> TASK PROMPT: Starting from the line in which "phylum: Chordata" appears, output every line down to the last line of the data below, exactly and without anything more.

> Collected data:
= Beginning of Section =
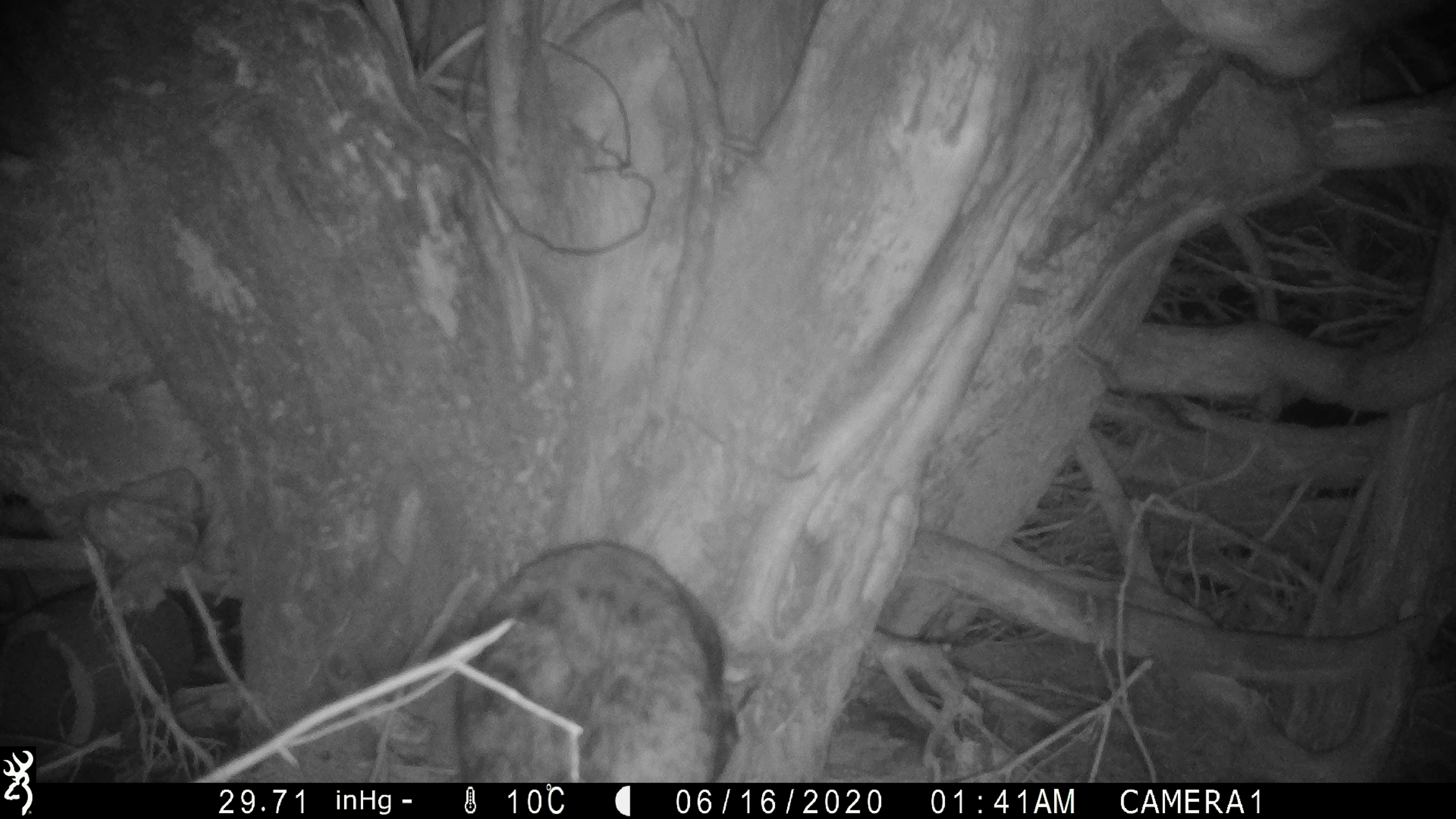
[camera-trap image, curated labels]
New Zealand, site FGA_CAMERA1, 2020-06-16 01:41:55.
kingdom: Animalia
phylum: Chordata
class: Mammalia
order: Carnivora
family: Felidae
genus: Felis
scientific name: Felis catus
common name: domestic cat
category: cat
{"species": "cat (domestic cat) (Felis catus)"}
= End of Section =
> RESULT OF THE TASK:
phylum: Chordata
class: Mammalia
order: Carnivora
family: Felidae
genus: Felis
scientific name: Felis catus
common name: domestic cat
category: cat
{"species": "cat (domestic cat) (Felis catus)"}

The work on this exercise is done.